Text shown:

═══

Storage Considerations on large data sets

Article

Robert Cemper · Sep 10, 2021 4m read

I'd like to share with you some storage features that also exist in Caché but are almost
unknown and mostly not used. They are of course available in IRIS and gain importance
with large and distributed storage architectures.

When you define a persistent class in your EDI or a table using DDL then you would typically
select a meaningful name that relates to the content of your table in your context.
You know that data and indices are stored in Globals but you don't have to care for it.
The definition is done by the compiler based on the name of the class or the table.
Except for class names longer than 29 characters you can predict Standard Global Names
quite easily as described in the documentation.

Class dc.MyCompany.EmployeeRegister Extends %Persistent Storage Default <DataLocation>^dc.MyCompany.EmployeeRegisterD</DataLocation> <IdLocation>^dc.MyCompany.EmployeeRegisterD</IdLocation> <IndexLocation>^dc.MyCompany.EmployeeRegisterI</IndexLocation> <StreamLocation>^dc.MyCompany.EmployeeRegisterS</StreamLocation>

This is quite comfortable and allows you to concentrate on the logic around your solution.
It has almost no impact to performance as the excellent storage methods inside the
databases use high efficient compression algorithms.

Outside the database we have various parts that suffer from long global names:
First the Journal on disk storage. Next any feature that transports Global names
over some networks: pure ECP, Mirroring, Sharding.

═══

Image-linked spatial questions

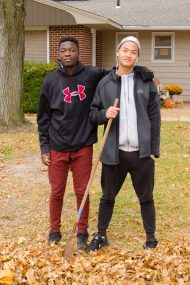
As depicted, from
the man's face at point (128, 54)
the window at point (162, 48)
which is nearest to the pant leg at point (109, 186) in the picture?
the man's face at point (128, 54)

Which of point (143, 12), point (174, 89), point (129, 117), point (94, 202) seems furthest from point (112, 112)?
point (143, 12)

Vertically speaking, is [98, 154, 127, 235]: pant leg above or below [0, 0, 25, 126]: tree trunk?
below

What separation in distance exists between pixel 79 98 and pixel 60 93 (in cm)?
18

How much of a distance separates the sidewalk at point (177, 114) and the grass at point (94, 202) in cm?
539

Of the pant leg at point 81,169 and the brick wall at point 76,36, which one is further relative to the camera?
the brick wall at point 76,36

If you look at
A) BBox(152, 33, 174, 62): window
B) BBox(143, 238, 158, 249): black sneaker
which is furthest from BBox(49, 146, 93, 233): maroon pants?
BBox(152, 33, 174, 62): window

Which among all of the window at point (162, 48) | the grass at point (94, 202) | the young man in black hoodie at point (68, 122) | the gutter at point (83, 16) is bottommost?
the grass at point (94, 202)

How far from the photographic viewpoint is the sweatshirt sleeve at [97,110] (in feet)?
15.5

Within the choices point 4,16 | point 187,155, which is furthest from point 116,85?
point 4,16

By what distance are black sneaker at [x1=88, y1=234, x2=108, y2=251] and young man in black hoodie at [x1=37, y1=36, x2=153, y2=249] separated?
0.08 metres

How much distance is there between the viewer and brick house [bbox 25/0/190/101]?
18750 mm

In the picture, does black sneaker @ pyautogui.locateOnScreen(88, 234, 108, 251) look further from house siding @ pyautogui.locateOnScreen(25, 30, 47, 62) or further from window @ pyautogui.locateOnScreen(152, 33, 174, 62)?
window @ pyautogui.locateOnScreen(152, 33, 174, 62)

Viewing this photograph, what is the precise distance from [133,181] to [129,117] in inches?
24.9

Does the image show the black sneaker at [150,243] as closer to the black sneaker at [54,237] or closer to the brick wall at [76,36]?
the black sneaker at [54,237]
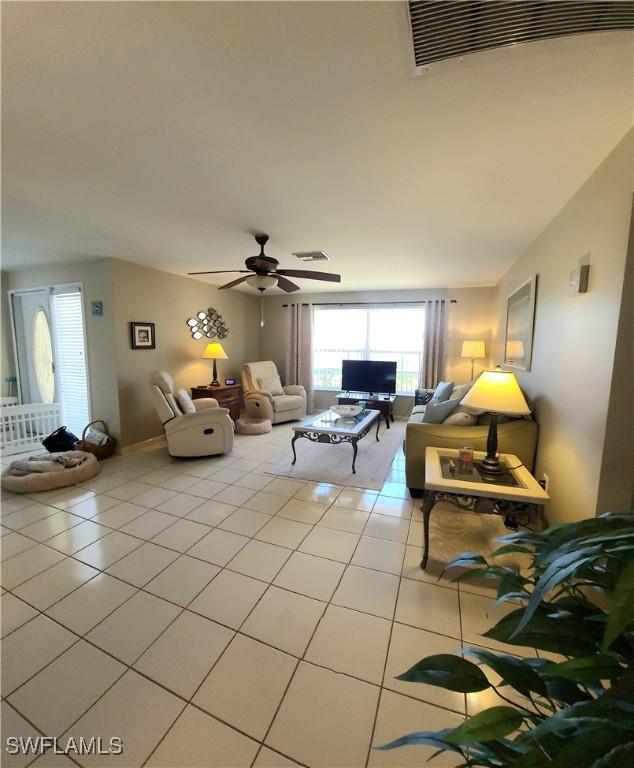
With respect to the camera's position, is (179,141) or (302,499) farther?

═══

What you need to do:
**1.** Print the stretch of the storage article above from "It has almost" through "ECP, Mirroring, Sharding.".
**2.** Carry on the article about storage on large data sets from the point where it stops.

Task-by-task answers:
**1.**
It has almost no impact to performance as the excellent storage methods inside the
databases use high efficient compression algorithms.

Outside the database we have various parts that suffer from long global names:
First the Journal on disk storage. Next any feature that transports Global names
over some networks: pure ECP, Mirroring, Sharding.

**2.**
Since the ranking in speed hasn't changed with all technology improvement:
Memory > Storage > Network > User.
So with intensive network traffic (Sharding, ECP) or Journal+Network (Mirror)
there is some disadvantage.

To get control of Global names there is a parameter DEFAULTGLOBAL
applying this to the previous example we see this result:

/// Set the root of the global names Parameter DEFAULTGLOBAL = "^dc.er"; Storage Default <DataLocation>^dc.erD</DataLocation> <IdLocation>^dc.erD</IdLocation> <IndexLocation>^dc.erI</IndexLocation> <StreamLocation>^dc.erS</StreamLocation>

This is much better but not yet the best you can achieve.
As you know with this approach every index is stored at
the first subscript level of <IndexLocation>.
If your class/table has a lot of indices this first level could be significant.
This mix is not attractive if you have a mix of
- pure key indices
- collated indices
- indices with data
- bitmap indices & bitslice indices
it would be more efficient to have each index in its own global

To split indices on individual globals parameter USEEXTENTSET is the solution
Extending the previous example we see this result:

Parameter DEFAULTGLOBAL = "^dc.er"; Parameter USEEXTENTSET = 1; Storage Default <DataLocation>^dc.er.1</DataLocation> <ExtentLocation>^dc.er</ExtentLocation> <IdLocation>^dc.er.1</IdLocation> <Index name="IDKEY"><Location>^dc.er.1</Location></Index> <Index name="xDOB"><Location>^dc.er.2</Location></Index> <Index name="xName"><Location>^dc.er.3</Location></Index> <IndexLocation>^dc.er.I</IndexLocation> <StreamLocation>^dc.er.S</StreamLocation>

Now each index has a homogeneous storage structure.
If you omit parameter DEFAULTGLOBAL you get generated Global names.
this is the default setup if you run Sharding. In this case:

Parameter USEEXTENTSET = 1; Storage Default <DataLocation>^BLWQ.C069.1</DataLocation> <ExtentLocation>^BLWQ.C069</ExtentLocation> <IdLocation>^BLWQ.C069.1</IdLocation> <Index name="IDKEY"><Location>^BLWQ.C069.1</Location></Index> <Index name="xDOB"><Location>^BLWQ.C069.2</Location></Index> <Index name="xName"><Location>^BLWQ.C069.3</Location></Index> <IndexLocation>^BLWQ.C069.I</IndexLocation> <StreamLocation>^BLWQ.C069.S</StreamLocation>

Final remarks:
The effects of the 2 parameters will be recognized only with rather large data sets
and are especially seen in any Sharding installation.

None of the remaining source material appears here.